Wenn Babys um Hilfe schreien, horchen nicht nur Menschen auf, sondern auch Hirsche. Das hat ein Forscherteam aus Kanada gezeigt. Die Wissenschaftler vermuten: Dahinter stecken uralte neuronale Mechanismen, die sich vor Millionen von Jahren entwickelt haben.

Von Marieke Degen | 15.10.2014
    Ein zwei Wochen altes männliches Baby schreit
    Viele Säugetiere reagieren auch fürsorglich auf artfremde Hilferufe (picture alliance / dpa / Uli Deck)

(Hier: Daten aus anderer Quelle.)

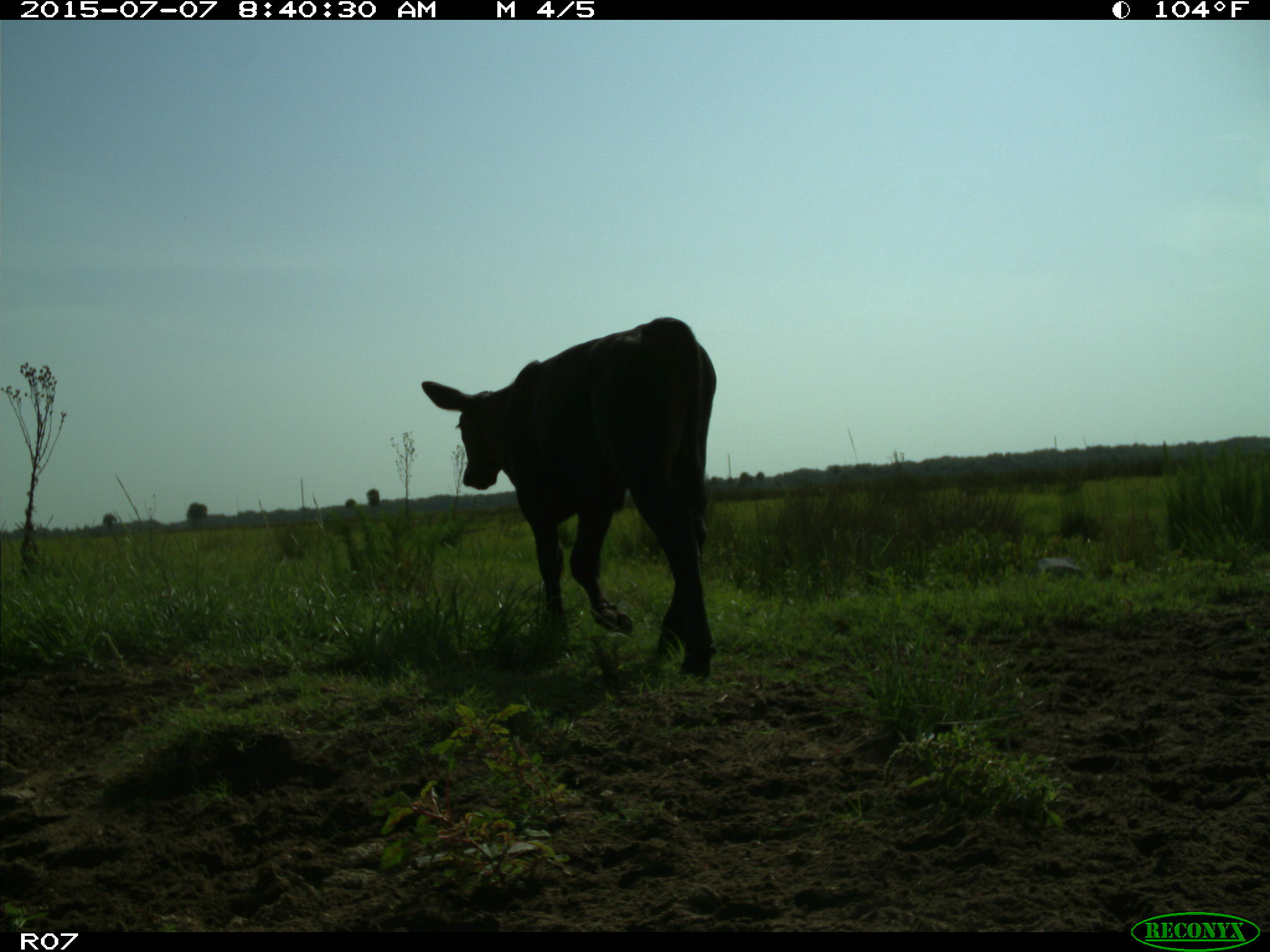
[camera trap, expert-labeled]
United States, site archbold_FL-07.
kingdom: Animalia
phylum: Chordata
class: Mammalia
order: Artiodactyla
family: Bovidae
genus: Bos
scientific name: Bos taurus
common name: domestic cow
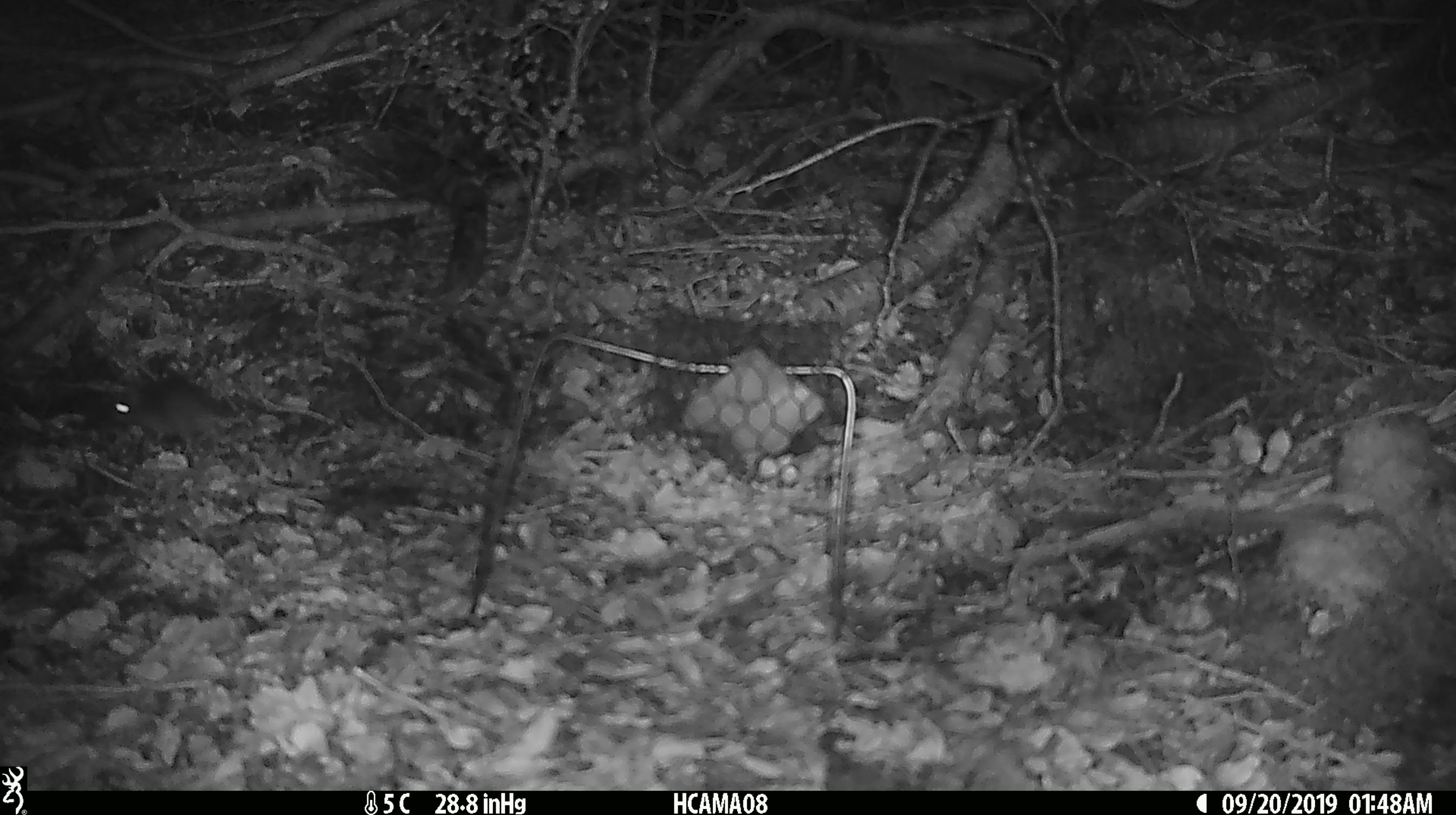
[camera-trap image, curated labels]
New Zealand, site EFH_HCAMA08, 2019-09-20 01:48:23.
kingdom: Animalia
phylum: Chordata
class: Mammalia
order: Rodentia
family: Muridae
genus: Mus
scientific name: Mus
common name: mouse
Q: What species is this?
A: Mouse (Mus).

    Ein Video, aufgenommen in der kanadischen Prärie. Ein Hirschweibchen äst friedlich im hohen Gras. Plötzlich ein Hilferuf. Ein Kälbchen ist in Gefahr, wird vielleicht von einem Kojoten bedroht. Sofort hechtet das Weibchen mit großen Sprüngen über das Weideland, in Richtung Hilferuf. Es geht um Leben und Tod.

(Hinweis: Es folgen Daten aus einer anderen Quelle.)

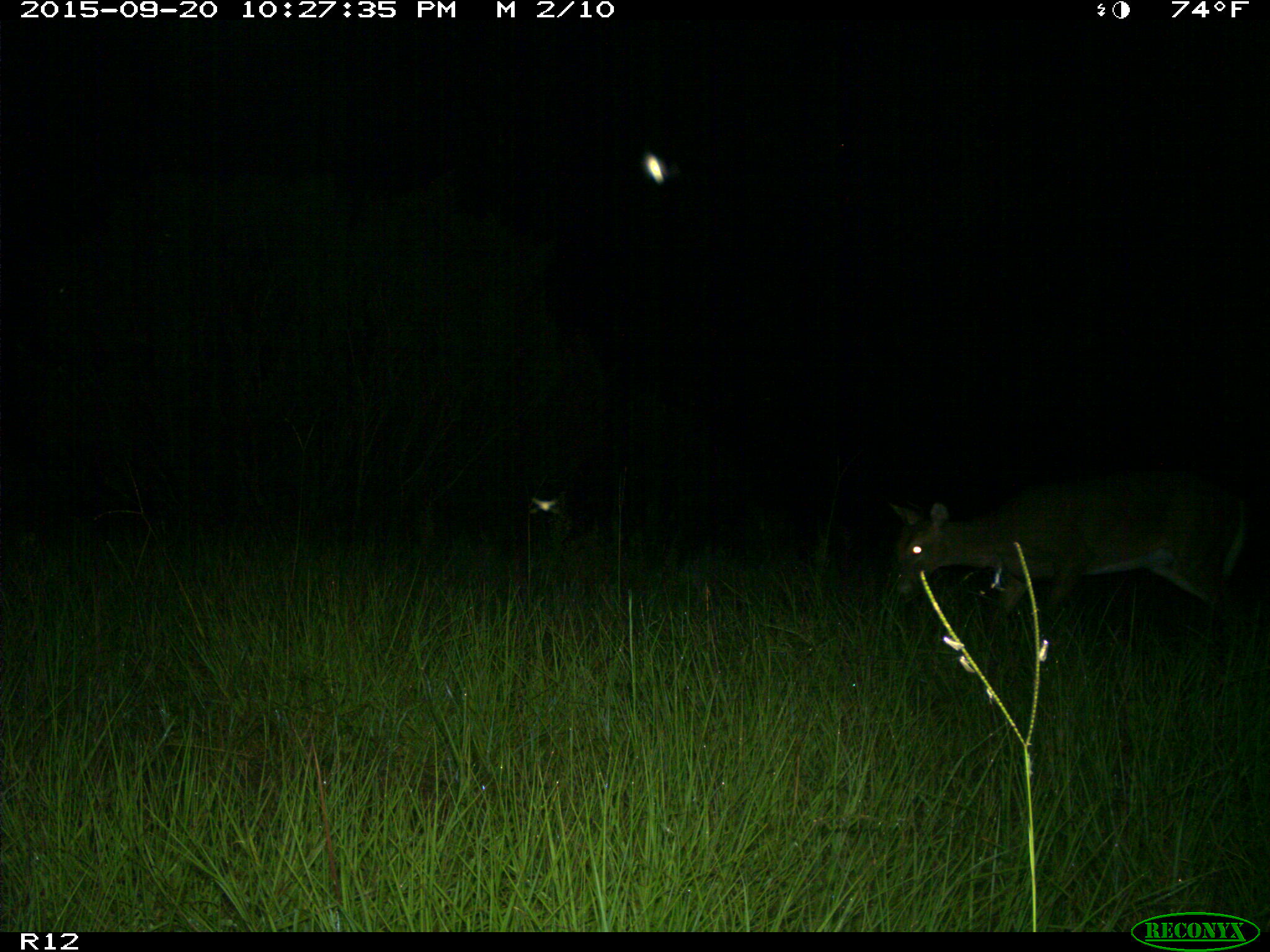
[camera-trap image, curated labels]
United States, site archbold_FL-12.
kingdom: Animalia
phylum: Chordata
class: Mammalia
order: Artiodactyla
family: Cervidae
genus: Odocoileus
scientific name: Odocoileus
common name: deer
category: unidentified deer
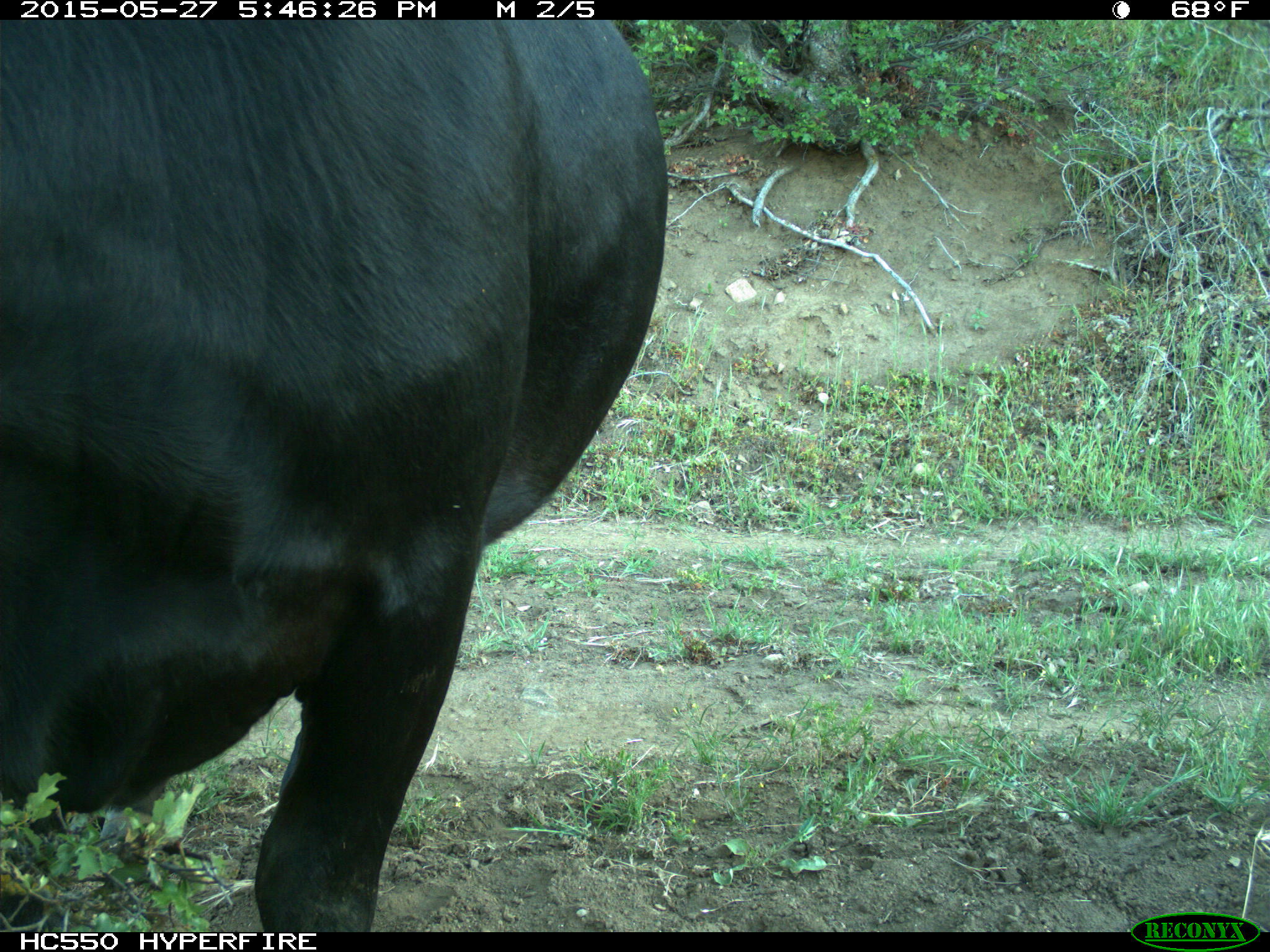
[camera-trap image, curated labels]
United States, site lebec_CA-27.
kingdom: Animalia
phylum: Chordata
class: Mammalia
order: Artiodactyla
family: Bovidae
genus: Bos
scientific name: Bos taurus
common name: domestic cow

    "Wenn Hirschweibchen einen Kojoten attackieren wollen, stellen sie ihr Fell auf, ihre Ohren stehen rechtwinklig von ihrem Kopf ab - wie die Rotorblätter eines Helikopters. Sie lehnen sich nach vorne, und manchmal drehen und wenden sie sich, um ihr Kalb, aber auch sich selbst vor dem Angreifer zu schützen. Dabei stoßen sie Grunzlaute aus, eine Art Kontaktruf für das Kälbchen", sagt die Forscherin Susan Lingle.
    Doch diesmal bekommt das Hirschweibchen keinen Kojoten zu sehen - sondern nur einen Lautsprecher, der im Gras versteckt ist. Und die verzweifelten Rufe stammen auch nicht von einem Hirschkalb, sondern von einem kleinen Seebären.
    Seebär, Hirschkalb und Menschenbaby lösen dieselbe Reaktion aus
    Susan Lingle ist Biologin an der Universität von Winnipeg in Kanada, sie hat das Video gedreht. Die Hilferufe von Säugetier-Babys, sagt sie, sind sich oft sehr ähnlich. Was sie und ihr Team jetzt gezeigt haben ist: Die Rufe können offenbar auch dieselbe Reaktion auslösen - und das artübergreifend, berichten die Forscher im American Naturalist.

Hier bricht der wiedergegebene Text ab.